The new Government has shown it means business when it comes to addressing the social and affordable housing shortage and boosting development. However, more creative financial models that work for local authorities, lenders, private investors and registered providers are urgently needed if housebuilding targets are to be met.
With many registered providers feeling the financial squeeze as they manage customer complaints and deliver costly maintenance, repair and improvement (MRI) programmes to satisfy increased regulatory scrutiny, a holistic financial solution seems the best way forward.
Could private sector investment finance social and affordable housing?
There are several private sector investors, such as banks and pension and insurance companies, that are cash-ready to invest in building projects and help registered providers meet increasing housing targets. According to new Housing Minister, Matthew Pennycook, finding a way to use this liquidity to boost local housing provision, whilst providing the security that investors expect in return, will be key.
After the discovery of a huge funding shortfall in public finances, it’s clear the development of affordable and social housing will be unattainable without significant private sector involvement. If registered providers are to overcome the current financial challenges, investors must be encouraged to fund the development of more housing to fulfil this pre-election pledge. Fiscal incentives and support for investors could go some way to attracting this investment.
Is there scope for a new PPF3?
With the first private finance initiative (PFI) launched in 1992, and again in 2012, being proven unsuitable for use, could there be an opportunity for a public-private finance (PPF) initiative mark 3? Whilst PFI was initially led by the public sector acting as contracting authorities, PPF3 could instead be run through the combined authorities, that have expertise in procurement, project management and other relevant skills.
The combined authority would procure an SPV backed by stakeholders (which could include local authorities and housing associations) where each new place-based housing project would be funded through a mix of:
- Subordinated debt
- Equity
- Bank/investor loans
- Government support
Schemes should be structured to allow all the relevant stakeholders to hopefully profit from their PPF3 investment by owning a stake in these housing projects, which could also be managed by housing associations, and consist of a mix of affordable, shared ownership properties and market sale properties, as well as build to rent properties.
Implementing a new PPF3 framework would be time-intensive but go some way toward solving past PFI failings.

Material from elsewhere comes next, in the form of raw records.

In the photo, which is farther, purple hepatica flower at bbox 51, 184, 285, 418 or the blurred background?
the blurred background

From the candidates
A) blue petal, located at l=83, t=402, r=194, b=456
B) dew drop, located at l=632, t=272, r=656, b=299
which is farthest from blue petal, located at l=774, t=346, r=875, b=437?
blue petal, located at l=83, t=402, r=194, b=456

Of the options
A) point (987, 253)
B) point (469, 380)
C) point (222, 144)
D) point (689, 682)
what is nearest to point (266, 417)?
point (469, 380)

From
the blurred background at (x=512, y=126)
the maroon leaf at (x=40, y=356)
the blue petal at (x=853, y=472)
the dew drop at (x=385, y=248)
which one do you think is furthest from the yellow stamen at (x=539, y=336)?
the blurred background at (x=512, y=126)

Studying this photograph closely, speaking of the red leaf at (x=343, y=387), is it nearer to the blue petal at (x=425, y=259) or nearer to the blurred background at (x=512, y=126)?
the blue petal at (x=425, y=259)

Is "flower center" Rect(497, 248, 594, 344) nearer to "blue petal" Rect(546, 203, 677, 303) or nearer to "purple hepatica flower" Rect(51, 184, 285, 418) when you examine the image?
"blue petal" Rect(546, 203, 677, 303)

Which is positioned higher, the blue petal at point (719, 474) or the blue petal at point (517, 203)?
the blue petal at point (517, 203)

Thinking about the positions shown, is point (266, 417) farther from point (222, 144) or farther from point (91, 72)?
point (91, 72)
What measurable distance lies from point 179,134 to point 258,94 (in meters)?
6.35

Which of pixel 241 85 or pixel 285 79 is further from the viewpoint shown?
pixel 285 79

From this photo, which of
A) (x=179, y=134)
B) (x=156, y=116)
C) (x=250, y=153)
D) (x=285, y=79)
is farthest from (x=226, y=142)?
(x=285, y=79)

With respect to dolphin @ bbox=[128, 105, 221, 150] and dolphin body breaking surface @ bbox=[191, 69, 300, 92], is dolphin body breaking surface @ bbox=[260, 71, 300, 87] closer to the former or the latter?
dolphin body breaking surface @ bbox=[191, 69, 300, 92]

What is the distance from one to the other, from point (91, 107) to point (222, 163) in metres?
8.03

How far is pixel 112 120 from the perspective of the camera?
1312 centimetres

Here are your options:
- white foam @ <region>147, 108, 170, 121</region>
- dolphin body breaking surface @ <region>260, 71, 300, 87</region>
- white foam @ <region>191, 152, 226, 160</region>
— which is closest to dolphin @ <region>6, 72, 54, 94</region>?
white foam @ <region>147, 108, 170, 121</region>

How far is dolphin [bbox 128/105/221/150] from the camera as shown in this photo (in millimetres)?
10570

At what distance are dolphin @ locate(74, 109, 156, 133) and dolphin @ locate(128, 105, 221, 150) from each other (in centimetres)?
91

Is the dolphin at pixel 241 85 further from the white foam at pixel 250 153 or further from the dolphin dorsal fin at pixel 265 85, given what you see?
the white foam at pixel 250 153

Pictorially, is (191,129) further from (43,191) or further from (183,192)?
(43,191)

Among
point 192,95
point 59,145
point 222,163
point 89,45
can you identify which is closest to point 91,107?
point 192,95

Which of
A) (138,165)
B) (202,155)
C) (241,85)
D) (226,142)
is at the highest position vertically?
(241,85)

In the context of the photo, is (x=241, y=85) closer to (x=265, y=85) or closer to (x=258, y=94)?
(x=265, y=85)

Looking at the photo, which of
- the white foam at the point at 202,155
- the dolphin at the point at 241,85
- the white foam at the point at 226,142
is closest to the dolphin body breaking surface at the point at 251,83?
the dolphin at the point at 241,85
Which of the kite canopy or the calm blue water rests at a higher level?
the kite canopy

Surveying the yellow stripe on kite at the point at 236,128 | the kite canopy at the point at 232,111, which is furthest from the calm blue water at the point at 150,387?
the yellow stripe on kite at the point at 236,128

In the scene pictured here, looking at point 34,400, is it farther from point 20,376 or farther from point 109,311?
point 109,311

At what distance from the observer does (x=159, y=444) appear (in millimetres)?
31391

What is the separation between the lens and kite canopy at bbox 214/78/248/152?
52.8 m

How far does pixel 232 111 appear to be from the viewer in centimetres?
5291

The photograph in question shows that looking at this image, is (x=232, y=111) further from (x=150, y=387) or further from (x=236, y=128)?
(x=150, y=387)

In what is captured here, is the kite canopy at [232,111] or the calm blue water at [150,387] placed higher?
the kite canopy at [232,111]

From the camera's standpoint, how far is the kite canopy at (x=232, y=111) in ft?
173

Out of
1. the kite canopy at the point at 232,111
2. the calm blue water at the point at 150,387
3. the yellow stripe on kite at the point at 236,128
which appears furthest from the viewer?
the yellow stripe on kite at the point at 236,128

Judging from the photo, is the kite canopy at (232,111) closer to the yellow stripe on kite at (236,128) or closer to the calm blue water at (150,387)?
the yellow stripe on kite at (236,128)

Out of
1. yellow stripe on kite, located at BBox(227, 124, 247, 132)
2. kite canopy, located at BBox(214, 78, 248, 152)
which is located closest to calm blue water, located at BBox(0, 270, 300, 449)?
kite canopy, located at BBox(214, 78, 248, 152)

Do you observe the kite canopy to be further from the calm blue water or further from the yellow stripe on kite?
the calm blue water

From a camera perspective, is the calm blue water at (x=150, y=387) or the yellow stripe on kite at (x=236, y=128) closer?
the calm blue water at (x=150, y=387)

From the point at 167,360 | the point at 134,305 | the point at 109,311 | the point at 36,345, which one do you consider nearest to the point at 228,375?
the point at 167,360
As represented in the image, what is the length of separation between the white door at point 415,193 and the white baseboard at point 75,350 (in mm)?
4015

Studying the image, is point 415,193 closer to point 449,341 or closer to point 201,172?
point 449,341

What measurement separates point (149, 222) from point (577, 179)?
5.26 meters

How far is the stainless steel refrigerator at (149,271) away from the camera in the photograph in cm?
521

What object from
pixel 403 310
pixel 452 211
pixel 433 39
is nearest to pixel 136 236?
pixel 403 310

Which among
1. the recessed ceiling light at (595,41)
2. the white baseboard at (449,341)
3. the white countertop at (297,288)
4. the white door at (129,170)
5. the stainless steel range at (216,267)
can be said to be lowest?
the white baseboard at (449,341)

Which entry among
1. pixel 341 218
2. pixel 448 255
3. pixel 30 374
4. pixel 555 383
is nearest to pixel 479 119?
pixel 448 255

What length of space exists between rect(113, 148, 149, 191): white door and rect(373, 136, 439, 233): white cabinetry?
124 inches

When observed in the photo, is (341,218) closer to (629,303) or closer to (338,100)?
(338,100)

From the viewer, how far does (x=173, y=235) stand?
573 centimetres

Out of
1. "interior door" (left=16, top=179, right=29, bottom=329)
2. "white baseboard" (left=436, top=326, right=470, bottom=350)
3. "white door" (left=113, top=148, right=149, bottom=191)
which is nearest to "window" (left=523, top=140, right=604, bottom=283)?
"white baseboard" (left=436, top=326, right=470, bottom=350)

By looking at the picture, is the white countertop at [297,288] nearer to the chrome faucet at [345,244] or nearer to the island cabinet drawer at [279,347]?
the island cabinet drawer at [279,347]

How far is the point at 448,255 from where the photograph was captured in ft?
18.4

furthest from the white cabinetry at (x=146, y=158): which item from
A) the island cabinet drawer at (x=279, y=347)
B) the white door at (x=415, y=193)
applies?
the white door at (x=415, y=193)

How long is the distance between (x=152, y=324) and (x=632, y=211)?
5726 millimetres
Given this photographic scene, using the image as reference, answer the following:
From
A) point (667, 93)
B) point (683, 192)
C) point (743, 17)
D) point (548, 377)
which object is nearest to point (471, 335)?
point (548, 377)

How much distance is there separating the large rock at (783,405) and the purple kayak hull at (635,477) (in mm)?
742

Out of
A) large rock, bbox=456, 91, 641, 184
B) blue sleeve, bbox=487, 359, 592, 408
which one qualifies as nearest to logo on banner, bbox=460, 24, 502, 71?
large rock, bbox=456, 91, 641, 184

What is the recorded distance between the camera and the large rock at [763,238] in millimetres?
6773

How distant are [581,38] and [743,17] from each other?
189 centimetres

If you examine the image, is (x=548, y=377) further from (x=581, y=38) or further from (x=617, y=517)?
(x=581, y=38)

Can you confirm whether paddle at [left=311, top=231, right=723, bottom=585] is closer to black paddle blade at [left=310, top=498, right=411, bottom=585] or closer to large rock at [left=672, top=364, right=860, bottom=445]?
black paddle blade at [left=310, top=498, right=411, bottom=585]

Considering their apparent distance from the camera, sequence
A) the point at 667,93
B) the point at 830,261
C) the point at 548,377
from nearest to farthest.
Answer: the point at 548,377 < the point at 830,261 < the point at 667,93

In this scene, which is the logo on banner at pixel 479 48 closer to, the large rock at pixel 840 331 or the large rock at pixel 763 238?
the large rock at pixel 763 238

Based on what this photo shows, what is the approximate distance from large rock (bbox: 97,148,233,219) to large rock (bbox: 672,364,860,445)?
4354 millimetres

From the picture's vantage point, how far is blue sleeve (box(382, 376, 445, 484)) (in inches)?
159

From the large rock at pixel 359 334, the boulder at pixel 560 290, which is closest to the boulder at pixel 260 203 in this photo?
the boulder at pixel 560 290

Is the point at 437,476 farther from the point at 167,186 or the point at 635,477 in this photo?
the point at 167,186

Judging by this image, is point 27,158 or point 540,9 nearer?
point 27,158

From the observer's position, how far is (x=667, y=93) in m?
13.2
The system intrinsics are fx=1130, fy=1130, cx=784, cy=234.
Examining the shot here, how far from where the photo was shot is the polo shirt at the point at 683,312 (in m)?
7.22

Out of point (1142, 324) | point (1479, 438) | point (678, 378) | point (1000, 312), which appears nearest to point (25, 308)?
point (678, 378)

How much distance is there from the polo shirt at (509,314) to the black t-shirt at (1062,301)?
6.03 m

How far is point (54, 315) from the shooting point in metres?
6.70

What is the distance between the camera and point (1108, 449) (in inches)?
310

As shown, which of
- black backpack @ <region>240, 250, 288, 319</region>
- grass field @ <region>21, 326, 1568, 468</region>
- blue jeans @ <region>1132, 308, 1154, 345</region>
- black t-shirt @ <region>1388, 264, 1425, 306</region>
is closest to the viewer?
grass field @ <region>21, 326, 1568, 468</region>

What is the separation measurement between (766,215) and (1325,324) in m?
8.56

In the meantime, other tactical changes could be made by the Government to increase investment in social and affordable housing. For example, a new centrally funded, grant-based scheme could be established to facilitate development activity led by local and combined authorities.
Alternatively, public sector pension schemes could be leveraged in support of housing in the local area. This could be incentivised through tax breaks and the provision of a government-backed guarantee or other contingent liability to protect stakeholder interests.
Key takeaways
There is an opportunity for all stakeholders to benefit from more creative financing solutions for the housing sector. With the Government pressed for time and money as the housing shortfall widens, here are some key actions for consideration:
- Private sector investment is available but will require fiscal incentives and security from the Government. A new PPF3 could be a viable solution.
- The past failings of the PFI must be considered for a new PPF3 to be successful. Could a PPF3 be run by the combined authorities instead?
- Local and combined authorities need to boost development. Could a centrally-funded, grant-based scheme or public sector pension schemes help?